Philippines: Claims Duterte Threatens Human Rights Community


Philippine President Rodrigo Duterte’s call for police to shoot human rights activists who are “obstructing justice” places all members of the country’s human rights community in grave danger, Human Rights Watch said Thursday. On August 16, 2017, Duterte instructed Philippine National Police personnel to “shoot those who are part of [drug activity]. If they [members of human rights organizations] are obstructing justice, you shoot them.”

Duterte should immediately withdraw his statement or be investigated for possibly instigating or inciting violence against Philippine human rights advocates.

“President Duterte’s threats against human rights activists is like painting a target on the backs of courageous people working to protect the rights and upholding the dignity of all Filipinos,” said Phelim Kine, deputy Asia director. “Duterte should retract his reprehensible remarks immediately before there is more blood on his hands.”

Duterte’s threat was part of a longer harangue against what he described as an unfair criticism of his abusive “war on drugs,” which has killed at least 7,000 Filipinos since he took office in June 2016. Duterte alleged that human rights organizations criticized his drug war while protecting alleged criminals. “When it comes to criminals, [human rights organizations] will proclaim, ‘human rights violations’ [to protect them],” Duterte said.

Duterte also warned that human rights organizations may face criminal investigations for criticizing his anti-drug campaign. “One of these days, you human rights groups, I will also investigate you. That’s the truth. For conspiracy,” Duterte said.
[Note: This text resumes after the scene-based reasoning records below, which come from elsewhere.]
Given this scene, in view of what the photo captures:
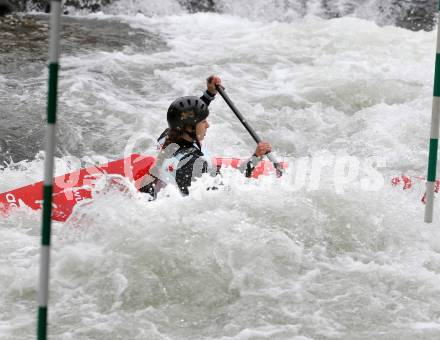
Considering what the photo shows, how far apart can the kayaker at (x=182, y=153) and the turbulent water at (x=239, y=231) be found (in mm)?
127

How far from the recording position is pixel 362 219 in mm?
5059

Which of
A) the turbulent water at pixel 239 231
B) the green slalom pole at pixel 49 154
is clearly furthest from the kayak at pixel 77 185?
the green slalom pole at pixel 49 154

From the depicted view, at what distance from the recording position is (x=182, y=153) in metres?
4.98

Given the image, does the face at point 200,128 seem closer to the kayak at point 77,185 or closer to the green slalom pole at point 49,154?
the kayak at point 77,185

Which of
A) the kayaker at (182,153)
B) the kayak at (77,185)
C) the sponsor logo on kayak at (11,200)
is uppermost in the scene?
the kayaker at (182,153)

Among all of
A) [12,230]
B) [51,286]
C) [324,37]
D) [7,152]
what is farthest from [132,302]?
[324,37]

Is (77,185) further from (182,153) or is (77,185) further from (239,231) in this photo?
(239,231)

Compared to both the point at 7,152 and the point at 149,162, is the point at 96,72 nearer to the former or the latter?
the point at 7,152

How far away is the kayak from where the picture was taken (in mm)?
5344

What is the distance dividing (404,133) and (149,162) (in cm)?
341

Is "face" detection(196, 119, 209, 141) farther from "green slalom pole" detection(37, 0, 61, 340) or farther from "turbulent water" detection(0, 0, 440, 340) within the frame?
"green slalom pole" detection(37, 0, 61, 340)

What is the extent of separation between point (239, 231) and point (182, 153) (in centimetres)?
67

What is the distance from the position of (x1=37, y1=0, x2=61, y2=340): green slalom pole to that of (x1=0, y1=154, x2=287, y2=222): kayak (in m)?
2.58

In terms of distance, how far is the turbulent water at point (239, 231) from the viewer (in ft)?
13.3
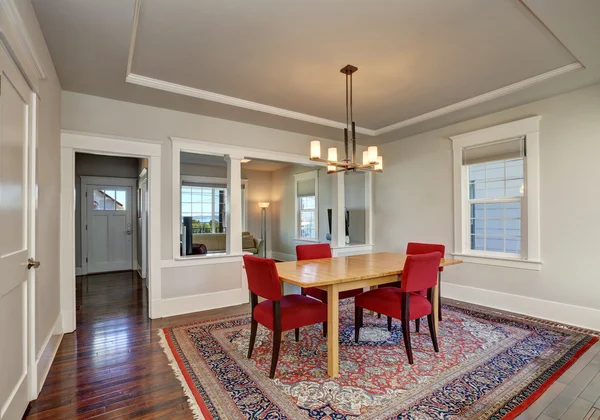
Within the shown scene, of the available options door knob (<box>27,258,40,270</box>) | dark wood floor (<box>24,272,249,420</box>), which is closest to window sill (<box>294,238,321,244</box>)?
dark wood floor (<box>24,272,249,420</box>)

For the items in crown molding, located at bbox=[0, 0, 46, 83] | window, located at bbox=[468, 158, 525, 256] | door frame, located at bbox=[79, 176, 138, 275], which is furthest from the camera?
door frame, located at bbox=[79, 176, 138, 275]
Duterte previously threatened to kill human rights defenders in December 2016, allegedly for fostering drug use in the country. He followed up that threat a month later by warning that he would extend his anti-drug campaign to the lawyers of alleged drug users and dealers. His call on police to consider human rights advocates legitimate drug-war targets is a sinister escalation in his rhetoric, Human Rights Watch said.

Duterte has also publicly denounced the national Commission on Human Rights (CHR). During a news conference following his State of the Nation Address on July 24, 2017, Duterte threatened to block any CHR investigations of alleged abuses by Philippine security forces and stated that the commission would be “better abolished.” Duterte publicly backtracked on his threat on August 2 by insisting it had been a “joke.”
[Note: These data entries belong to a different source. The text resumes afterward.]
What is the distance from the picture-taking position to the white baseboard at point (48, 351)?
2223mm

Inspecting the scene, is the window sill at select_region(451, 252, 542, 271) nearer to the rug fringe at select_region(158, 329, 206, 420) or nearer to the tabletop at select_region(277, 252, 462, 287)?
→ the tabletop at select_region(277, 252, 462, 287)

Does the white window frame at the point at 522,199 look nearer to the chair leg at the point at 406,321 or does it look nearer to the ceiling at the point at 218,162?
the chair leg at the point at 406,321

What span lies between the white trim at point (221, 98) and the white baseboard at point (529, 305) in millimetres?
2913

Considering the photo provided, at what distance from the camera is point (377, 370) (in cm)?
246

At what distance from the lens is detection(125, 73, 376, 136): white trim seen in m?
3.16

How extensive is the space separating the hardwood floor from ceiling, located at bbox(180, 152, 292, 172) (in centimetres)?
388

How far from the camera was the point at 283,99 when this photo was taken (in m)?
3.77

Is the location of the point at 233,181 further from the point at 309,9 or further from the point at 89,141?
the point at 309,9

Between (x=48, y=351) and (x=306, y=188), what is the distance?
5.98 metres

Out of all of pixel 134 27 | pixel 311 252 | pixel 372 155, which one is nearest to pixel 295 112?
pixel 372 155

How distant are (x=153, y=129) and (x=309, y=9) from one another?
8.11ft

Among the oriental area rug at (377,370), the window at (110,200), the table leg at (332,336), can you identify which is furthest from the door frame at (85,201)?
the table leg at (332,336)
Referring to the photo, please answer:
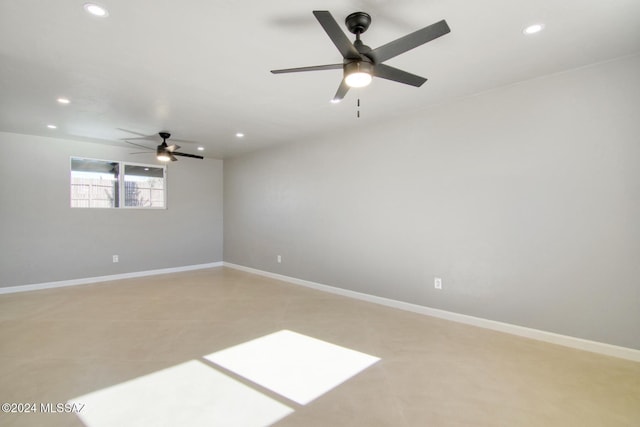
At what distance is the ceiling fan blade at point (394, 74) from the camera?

The commission’s chairman, Chito Gascon, has earned Duterte’s enmity by publicly criticizing the scale of the “drug war” killings as “unprecedented” and declaring that the death toll had overwhelmed the commission’s capacity to adequately investigate them. Gascon has also warned that a government failure to stop the killings might prompt an investigation by the International Criminal Court, of which the Philippines is a member.
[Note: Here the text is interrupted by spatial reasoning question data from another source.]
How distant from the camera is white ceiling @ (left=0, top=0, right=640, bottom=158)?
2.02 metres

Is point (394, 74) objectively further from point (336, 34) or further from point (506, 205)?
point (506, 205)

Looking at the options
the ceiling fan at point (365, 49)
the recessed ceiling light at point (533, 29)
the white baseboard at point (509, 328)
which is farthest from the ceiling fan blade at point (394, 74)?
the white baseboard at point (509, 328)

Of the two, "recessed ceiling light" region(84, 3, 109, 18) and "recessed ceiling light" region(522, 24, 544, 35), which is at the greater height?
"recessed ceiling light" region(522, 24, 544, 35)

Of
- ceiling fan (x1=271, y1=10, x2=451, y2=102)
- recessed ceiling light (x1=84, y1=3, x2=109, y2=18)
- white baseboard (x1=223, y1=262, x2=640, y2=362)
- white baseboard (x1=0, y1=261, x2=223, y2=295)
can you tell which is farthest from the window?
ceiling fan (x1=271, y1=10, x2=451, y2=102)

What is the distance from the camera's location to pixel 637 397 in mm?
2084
Human Rights Watch field research found that government claims that the deaths of suspected drug users and dealers were lawful but were blatant falsehoods. The research painted a chilling portrait of mostly impoverished urban slum dwellers being gunned down in state-sanctioned “death squad” operations that ignore rule-of-law protections. Interviews with witnesses and victims’ relatives and analysis of police records exposed a pattern of unlawful police conduct designed to paint a veneer of legality over extrajudicial executions that may amount to crimes against humanity. The investigations revealed that police routinely execute drug suspects and then cover up their crimes by planting drugs and guns at the scene.

Efforts to seek accountability for drug-war deaths have gone nowhere, Human Rights Watch said. The Philippine National Police director-general, Ronald dela Rosa, has rejected calls for a thorough and impartial investigation of the killings as “legal harassment” and said it “dampens the morale” of police officers. Duterte and some of his key ministers have praised the killings as proof of the “success” of the anti-drug campaign.

Duterte and Justice Secretary Vitaliano Aguirre III have sought to justify their total disregard for the rule of law and due legal process for “drug personalities” by questioning the humanity of suspected drug users and drug dealers. Duterte’s instigation of unlawful police violence and the incitement of vigilante killings may amount to crimes against humanity, in violation of international law.

“Duterte is on notice that his death threats against human rights advocates could pave the way for prosecution for crimes against humanity,” Kine said. “Duterte’s assault on accountability highlights the urgent need for a UN-led international investigation into his drug-war slaughter.”